Our warm up run consisted of preparation for some steep Off Piste on the north face of the Borsat. We worked on technique so as to be ready for the challenge.
Prior to climbing up to the ridge we had a brief session on chi walking. The goal is to avoid reaching ahead with the legs and feet and to extend the stride behind the body, with the hip following the foot behind and the other foot landing just beneath the body instead of in front. The extension of the leg behind the body uses the glutes and a straight back – instead of focusing the effort on the quads. Using the larger core muscles improves posture and spreads the load over larger muscles in general making climbing far less tiring.
On our way to the Borsat we worked on pivoting with a view to integrating it with the angulation that we had worked on yesterday. The idea is to use the pole planted downhill to be able to angulate the body, placing weight on the pole and getting the centre of mass downhill of the skis without changing edge – allowing an efficient pivot from the upper edge of the ski. It’s also important to complete the turn back in this position ready for the next turn in the opposite direction – instead of rotating the upper body around with the skis. This was in fact the first introduction the boys were given to “upper/lower body separation”. Being taught with the “chi” use of the hip it should become more of an upper/lower body “integration” than separation – but this isn’t an issue to be dealt with for the time being.
Cameron did a very good job of this with a clear ability to pivot correctly from the uphill ski – with everything moving inwards. He managed to use the pole for support and to use angulation and prevent rotation. Columba struggled with this one – tending to stem his upper ski out to look for the inside edge support. All this required really was a little more time and practice.
When applied to short swings Cameron’s coordination was much better than a few days ago with both legs working together. I mentioned that he had previously been struggling in short swings and jump turns due to being in the back of his ski boots but this had improved since yesterday and with the addition of angulation his performance was much better. Columba however was better at using his poles on the linked short swings whereas Cameron ended up not using his at all. This work was preparation for the steep winter snow on the Borsat north face.

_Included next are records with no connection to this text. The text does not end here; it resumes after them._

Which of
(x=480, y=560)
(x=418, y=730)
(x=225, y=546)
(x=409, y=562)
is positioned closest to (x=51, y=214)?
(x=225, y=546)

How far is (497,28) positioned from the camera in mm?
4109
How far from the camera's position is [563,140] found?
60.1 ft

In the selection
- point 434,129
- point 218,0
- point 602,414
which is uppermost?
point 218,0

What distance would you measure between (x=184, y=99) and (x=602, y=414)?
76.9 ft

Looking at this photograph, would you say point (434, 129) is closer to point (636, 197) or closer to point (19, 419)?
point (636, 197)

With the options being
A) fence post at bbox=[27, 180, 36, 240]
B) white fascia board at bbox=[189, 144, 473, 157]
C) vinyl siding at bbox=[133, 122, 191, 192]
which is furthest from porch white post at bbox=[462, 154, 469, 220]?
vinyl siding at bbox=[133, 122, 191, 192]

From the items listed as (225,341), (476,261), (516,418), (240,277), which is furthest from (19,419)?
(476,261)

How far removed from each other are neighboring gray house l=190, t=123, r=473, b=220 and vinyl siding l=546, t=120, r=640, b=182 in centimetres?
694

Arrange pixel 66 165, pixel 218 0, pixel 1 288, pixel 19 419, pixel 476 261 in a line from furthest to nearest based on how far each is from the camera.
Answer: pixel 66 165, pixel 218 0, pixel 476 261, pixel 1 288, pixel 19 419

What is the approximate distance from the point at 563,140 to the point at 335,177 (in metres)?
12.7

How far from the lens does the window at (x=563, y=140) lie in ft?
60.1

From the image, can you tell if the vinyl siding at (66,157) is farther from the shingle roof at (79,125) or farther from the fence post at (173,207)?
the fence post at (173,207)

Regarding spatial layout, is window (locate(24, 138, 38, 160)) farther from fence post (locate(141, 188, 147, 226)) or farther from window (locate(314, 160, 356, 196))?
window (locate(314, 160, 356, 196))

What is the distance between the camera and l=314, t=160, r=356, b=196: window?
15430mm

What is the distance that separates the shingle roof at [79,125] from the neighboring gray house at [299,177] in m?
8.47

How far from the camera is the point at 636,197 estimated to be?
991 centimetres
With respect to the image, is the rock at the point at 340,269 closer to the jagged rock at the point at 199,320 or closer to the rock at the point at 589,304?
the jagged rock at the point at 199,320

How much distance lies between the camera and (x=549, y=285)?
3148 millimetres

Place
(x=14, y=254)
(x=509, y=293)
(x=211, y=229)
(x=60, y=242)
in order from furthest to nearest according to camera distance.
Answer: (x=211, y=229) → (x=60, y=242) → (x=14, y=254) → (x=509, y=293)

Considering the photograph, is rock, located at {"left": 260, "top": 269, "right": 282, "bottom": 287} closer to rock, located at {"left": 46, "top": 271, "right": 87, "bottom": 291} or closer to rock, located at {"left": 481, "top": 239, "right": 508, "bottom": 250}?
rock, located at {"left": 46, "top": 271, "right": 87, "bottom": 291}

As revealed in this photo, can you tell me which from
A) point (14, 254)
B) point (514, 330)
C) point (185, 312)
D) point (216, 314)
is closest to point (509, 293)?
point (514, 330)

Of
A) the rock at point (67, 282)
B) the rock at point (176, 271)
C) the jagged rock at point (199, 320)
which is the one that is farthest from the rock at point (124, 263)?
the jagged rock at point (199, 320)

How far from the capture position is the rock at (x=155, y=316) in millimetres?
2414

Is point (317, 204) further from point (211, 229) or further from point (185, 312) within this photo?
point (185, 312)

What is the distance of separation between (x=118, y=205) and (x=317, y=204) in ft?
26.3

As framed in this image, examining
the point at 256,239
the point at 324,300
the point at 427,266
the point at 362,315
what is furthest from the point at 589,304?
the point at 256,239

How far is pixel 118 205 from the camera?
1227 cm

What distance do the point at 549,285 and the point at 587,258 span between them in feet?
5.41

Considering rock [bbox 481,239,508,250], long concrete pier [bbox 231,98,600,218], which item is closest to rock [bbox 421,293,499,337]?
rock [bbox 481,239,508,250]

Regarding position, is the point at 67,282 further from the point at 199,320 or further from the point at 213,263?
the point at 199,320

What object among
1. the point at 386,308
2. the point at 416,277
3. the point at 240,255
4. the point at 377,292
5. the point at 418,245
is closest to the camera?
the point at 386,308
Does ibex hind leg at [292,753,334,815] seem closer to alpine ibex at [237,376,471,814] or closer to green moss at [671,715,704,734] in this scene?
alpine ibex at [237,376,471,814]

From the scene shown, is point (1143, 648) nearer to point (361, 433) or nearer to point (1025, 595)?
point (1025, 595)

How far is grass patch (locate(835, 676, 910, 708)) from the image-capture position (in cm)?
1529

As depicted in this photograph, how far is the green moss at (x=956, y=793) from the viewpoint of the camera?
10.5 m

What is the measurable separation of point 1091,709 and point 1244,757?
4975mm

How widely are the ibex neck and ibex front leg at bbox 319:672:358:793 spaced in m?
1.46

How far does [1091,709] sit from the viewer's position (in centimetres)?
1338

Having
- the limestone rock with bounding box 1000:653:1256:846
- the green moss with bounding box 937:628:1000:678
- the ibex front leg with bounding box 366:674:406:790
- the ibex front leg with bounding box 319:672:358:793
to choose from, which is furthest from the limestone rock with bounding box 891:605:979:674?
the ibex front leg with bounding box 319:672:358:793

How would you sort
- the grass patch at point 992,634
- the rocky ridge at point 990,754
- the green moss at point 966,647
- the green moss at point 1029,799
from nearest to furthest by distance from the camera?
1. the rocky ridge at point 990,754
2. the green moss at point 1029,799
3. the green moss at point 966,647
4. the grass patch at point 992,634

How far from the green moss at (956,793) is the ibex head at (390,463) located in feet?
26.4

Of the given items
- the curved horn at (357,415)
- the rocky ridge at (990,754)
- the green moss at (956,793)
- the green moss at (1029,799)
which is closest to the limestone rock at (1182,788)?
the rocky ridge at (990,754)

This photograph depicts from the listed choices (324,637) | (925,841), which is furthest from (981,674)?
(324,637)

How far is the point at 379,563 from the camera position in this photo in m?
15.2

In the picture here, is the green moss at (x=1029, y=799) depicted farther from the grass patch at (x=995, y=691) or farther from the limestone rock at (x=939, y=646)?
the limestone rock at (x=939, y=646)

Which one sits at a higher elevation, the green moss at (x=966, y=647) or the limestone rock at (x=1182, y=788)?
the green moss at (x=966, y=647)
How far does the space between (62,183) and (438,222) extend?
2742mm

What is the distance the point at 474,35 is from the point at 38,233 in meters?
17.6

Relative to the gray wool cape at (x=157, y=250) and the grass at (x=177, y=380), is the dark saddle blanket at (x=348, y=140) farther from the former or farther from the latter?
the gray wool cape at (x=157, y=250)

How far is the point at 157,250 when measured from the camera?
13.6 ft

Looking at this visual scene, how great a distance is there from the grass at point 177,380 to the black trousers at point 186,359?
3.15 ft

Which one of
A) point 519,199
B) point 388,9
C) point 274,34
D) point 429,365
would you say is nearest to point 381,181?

Returning from Tignes we continued the pivoting work with an introduction to compression turns – for use in moguls. We can simulate the compression of large bumps on the flat by retracting the legs. In this case the turn exit is supported by the ski pole and a bending of both the legs to around 90° while pivoting with the skis in a narrow stance. This is a very difficult exercise and Cameron managed it remarkably well. Columba tended to bend the upper body forwards rather than bending his legs and his discomfort with pivoting from the upper edge of his ski was interfering with his progress too. This is normal at this stage because Columba has a lot more experience of skiing exclusively on the inside edges of his skis so there are more habits to overcome.
Taking this into the bumps where real compression could replace the retraction Cameron showed a significant improvement of his line and rhythm in the bumps. Columba experimented with compression in larger turns and traverses in the bumps and this was a good choice for him to make.
The bump and compression take over from the normal “extension” to complete a turn – but the overall motion of the centre of mass remains the same in both cases. The compression turn is an adaption to terrain.
Leaving the bumps behind we took the leg retraction into carving. This reverses the normal timing of skiing but in a way that keeps the centre of mass again travelling in the same overall pattern. The legs are retracted towards the end of a turn to allow the body to cross over the skis and out of the turn – followed by an extension down and into the next turn. The idea of this is to enable quicker turn transitions in a race course when there is great pressure and the outside leg is fully extended already thorough the end of the turn so it would take too long to let it be used to lift the body up. It’s not a movement that is used all the time because it is very tiring, but it is nearly always partially present at the end of any normal turn. Both the boys had already naturally developed a small amount of leg retraction of their own in the race course – but they needed to know how to exploit this to the full – especially as a way to recover their line when getting “late” in the course. After practising this carving we took it into the race course.
I devised an exercise to help the boys feel this correctly from a static position. Standing downhill of one of them and holding my ski pole as a bar across in front of me I asked him to grab onto the bar and pull against it while inclining uphill as if through the end of a turn. Pulling hard I could pull him up and out of the turn. Next I asked him to bend down and relax the legs to let me pull him out of the turn instead of standing up. This provides a clear difference of feeling to distinguish the two opposite ways of exiting a turn. In both cases the centre of mass moves upwards – just less so with the leg retraction.
Slalom (Columba 27.53 Secs, Cameron 28.00 secs)
Cameron’s first run was 29 seconds – but he went through the finish line facing backwards! It would have been interesting to see the time had that error not cropped up. Both boys improved their best times by over half a second overall – with Columba still impressively holding onto his lead. The course conditions were not good due to large ruts, but the leg retraction is ideal for dealing with ruts so it worked out perfectly.
Our day finished with a couple of runs down the fast border cross course in Val – which turned out to be much better than the Tignes version. Each time getting there gave us an off piste run in transformed Spring snow and our last run of the day was on perfect Spring snow further off piste above the Santon valley. Both boys had done exceptionally well in acquiring skills and applying them during the week with their skiing getting visibly stronger by the day.